Sisters receive missionary honours

Fr. Joseph Baril

Fr. Joseph Baril

May 16, 2011

VAUGHN, ONT. — Three missionaries serving in the Canadian North received the 2011 St. Joseph's Award on May 5.

Catholic Missions in Canada bestows the award annually. It recognizes and honours missionaries whose dedication as a light of the world and salt of the earth serve as role models for today's society.

This year's recipients were Sisters of Sainte-Chretienne Bernadette Gautreau and Jeannette Berger, both from the Grouard-McLennan Archdiocese, and Oblate Father Joseph Baril, from Amos, Quebec.

"Archbishop Gerard Pettipas nominated Jeannette and I for all the years we have been serving," said Gautreau.


They received their awards at a gala held in Vaughn, Ont.
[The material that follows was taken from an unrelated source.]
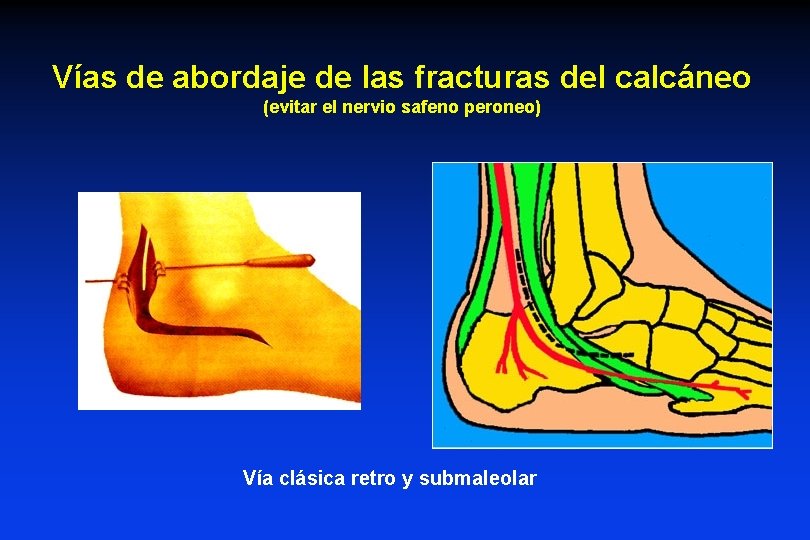 Vías de abordaje de las fracturas del calcáneo
(evitar el nervio safeno peroneo)

Vía clásica retro y submaleolar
It featured a meal valued at $500 per plate, and a silent auction with items selling as high as $10,000.

"I had never been to anything like that in my life. It was very posh," said Gautreau.

A replica of the St. Joseph sculpture cast in bronze was given to the recipients. Internationally acclaimed sculptor David Ruben Piqtoukun of Paulatuk, NWT, designed it.
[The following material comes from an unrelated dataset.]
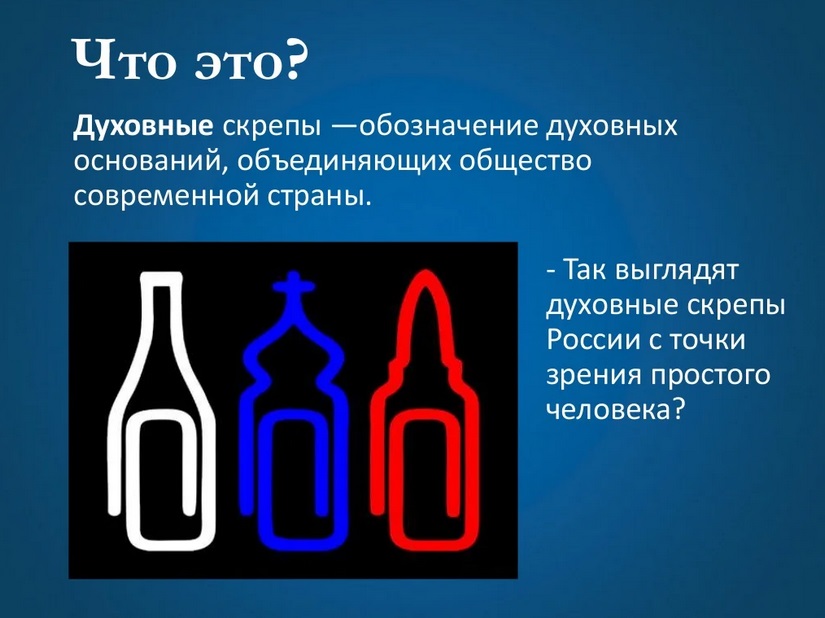 Что это?

Духовные скрепы —обозначение духовных оснований, объединяющих общество современной страны.

- Так выглядят духовные скрепы России с точки зрения простого человека?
Catholic Missions in Canada is an organization aimed at helping Canada's northern dioceses, mostly aboriginal missions. The awards gala is its major fundraiser.

"It's basically a fundraising organization to help the poorer dioceses that can't afford to take care of the people in outlying communities," said Gautreau.

Speaking of the challenges faced by her archdiocese specifically, Gautreau continued, "Our bishop was the keynote speaker and he gave a historical and geographical view of the archdiocese.

"He said that our archdiocese is half the size of the state of California. In the 1950s and 1960s we had 75 Oblate priests and over 200 religious sisters serving in our archdiocese. Today we have one Oblate and 17 sisters."

Baril, 89, has been a missionary for more than 57 years, living and working among the Cree of James Bay of northern Ontario and among the Inuit of northern Quebec. Since 1976, he has served as a travelling priest to isolated villages in Quebec.

In his 2004 autobiography, My Aurora Borealis: A Traveling Missionary for a Church Built of Living Stones, he recounts how he always had a fascination with the Canadian North.